Side note: this is a non-standard location for this port, your KIM-1 or clone probably has it in the $1700 range. Check your documentation.

16k in 262 Milliseconds is around 62.5k per second. Slightly faster than a Commodore 64 even though an NTSC Commodore 64 runs at a slightly higher clock speed (1.023MHz) than our KIM here.

Let's do this 255 times in a tight loop, ignoring the overhead of things like JSR, which takes a few clock cycles each loop. We're going for a ballpark here.

So our loop code then looks something like

         lda #$ff
         sta $1603
         sta $1601 ;technically setting all pins high here
         		   ;could just use #$01


         ldx #255 
         stx tmpx
lp
         jsr copyr
         dec tmpx
         ldx tmpx
         bne lp
         
         lda #$00
         sta $1601


         brk

Then if we probe it with an oscilloscope, we can measure the 1+ minute square wave.

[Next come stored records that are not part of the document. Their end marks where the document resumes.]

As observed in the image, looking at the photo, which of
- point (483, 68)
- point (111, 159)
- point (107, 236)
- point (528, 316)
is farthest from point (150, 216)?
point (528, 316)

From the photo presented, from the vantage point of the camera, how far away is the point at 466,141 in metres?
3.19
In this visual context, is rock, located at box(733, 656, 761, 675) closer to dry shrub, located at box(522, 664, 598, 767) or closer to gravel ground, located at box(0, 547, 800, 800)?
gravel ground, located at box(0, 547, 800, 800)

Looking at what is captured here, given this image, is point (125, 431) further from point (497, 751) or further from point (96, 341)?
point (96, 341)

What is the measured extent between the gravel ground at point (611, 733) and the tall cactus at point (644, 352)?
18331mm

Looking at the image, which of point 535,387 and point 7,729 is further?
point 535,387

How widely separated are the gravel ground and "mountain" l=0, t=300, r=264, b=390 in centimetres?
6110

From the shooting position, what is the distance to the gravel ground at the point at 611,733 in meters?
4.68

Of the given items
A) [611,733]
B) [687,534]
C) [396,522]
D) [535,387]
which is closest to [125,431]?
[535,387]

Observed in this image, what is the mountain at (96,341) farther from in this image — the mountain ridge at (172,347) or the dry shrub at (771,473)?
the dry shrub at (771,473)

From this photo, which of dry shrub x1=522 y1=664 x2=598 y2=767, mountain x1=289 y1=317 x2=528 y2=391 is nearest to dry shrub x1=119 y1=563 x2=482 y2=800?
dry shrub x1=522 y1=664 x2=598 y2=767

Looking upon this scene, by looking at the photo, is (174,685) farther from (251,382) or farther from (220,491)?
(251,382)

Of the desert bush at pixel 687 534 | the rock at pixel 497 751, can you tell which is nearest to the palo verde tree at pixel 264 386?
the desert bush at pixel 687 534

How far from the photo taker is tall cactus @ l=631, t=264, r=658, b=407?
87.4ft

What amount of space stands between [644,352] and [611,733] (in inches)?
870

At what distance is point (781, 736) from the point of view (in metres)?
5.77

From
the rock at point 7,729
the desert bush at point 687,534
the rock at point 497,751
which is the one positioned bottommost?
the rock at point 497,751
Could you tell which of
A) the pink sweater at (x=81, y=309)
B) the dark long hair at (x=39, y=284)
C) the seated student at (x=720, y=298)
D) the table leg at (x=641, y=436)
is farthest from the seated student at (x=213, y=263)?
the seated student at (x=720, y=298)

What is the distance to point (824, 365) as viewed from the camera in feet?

So 255 transfers of 16,384 bytes take 67 seconds. Or about 62k per second.

One more for fun, how about a 2021 6502 processor clocked at 8Mhz?

I happen to have a Cerberus 2080 board. As far as I know, mine is the only green one in the world.

This has dual-ported RAM and can clock the brand new (yes, they still make them) WDC 65c02S processor at a blazing 8Mhz. Let's see what kind of results we get from it.

Again, we have a no jiffy clock problem, so I'm going to skip right to the 4MB transfer, time it over the video capture, and have it show "done" on the screen when it finishes. Unlike the KIM-1, I don't have a straightforward way to time it with an I/O pin. It'll give us a good enough idea of where we are.

0:00
/
About 6.29 seconds

16,384 bytes 255 times took 6.29 seconds, so maxed out, a modern 6502 at 8MHz can do about 664.2k per second. Not too bad!

Thoughts

Sure, this was not a comprehensive set of tests. But in the real world, a 6502 can copy the entire contents of a Commodore 64's memory from one place to another in about a second. Pretty respectable, and it was pretty fast for the time.

Unrolling

You could certainly use self modifying code and unroll this copy routine to get better performance at the price of flexibility and arguably understanding for the average casual 6502 assembly coder.

Again, this was not a "how fast can we absolutely make it" but an everyday use examination.

This copy can handle from one to 216 bytes and every number in between. And as my favorite Youtuber is fond of saying "I know I know, but I didn't do that. Let the angry emails begin."

REU

If you have an REU on your Commodore, that can theoretically swap out the memory at a byte per clock cycle. A true 1MB per second. I heard that games like Sam's Journey make use of this feature quite a bit.

0:00
/
Sam's Journey First Level

I'd love to hear your thoughts on how you'd approach this, pedantic, nit-picky, and otherwise. Bonus points if you demonstrate methods that show dramatically better results.

Whatever you do, be sure to have fun and don't take marketing slides too seriously.